___ MATERIAL FOR THE TASK

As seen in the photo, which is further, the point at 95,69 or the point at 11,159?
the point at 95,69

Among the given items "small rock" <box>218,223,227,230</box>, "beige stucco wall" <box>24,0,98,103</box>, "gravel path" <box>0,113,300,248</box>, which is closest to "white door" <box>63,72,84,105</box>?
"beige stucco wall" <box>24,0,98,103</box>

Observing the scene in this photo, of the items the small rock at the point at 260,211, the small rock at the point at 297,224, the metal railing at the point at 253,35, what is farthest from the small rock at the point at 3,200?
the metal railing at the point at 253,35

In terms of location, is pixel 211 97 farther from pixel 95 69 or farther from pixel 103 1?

______

YOUR TASK: All of the entries above need to be reproduced exactly.

FINAL ANSWER:
As seen in the photo, which is further, the point at 95,69 or the point at 11,159?
the point at 95,69

Among the given items "small rock" <box>218,223,227,230</box>, "beige stucco wall" <box>24,0,98,103</box>, "gravel path" <box>0,113,300,248</box>, which is closest to "white door" <box>63,72,84,105</box>?
"beige stucco wall" <box>24,0,98,103</box>

Observing the scene in this photo, of the items the small rock at the point at 260,211, the small rock at the point at 297,224, the metal railing at the point at 253,35, what is farthest from the small rock at the point at 3,200?
the metal railing at the point at 253,35

In terms of location, is pixel 211 97 farther from pixel 95 69 or farther from pixel 103 1?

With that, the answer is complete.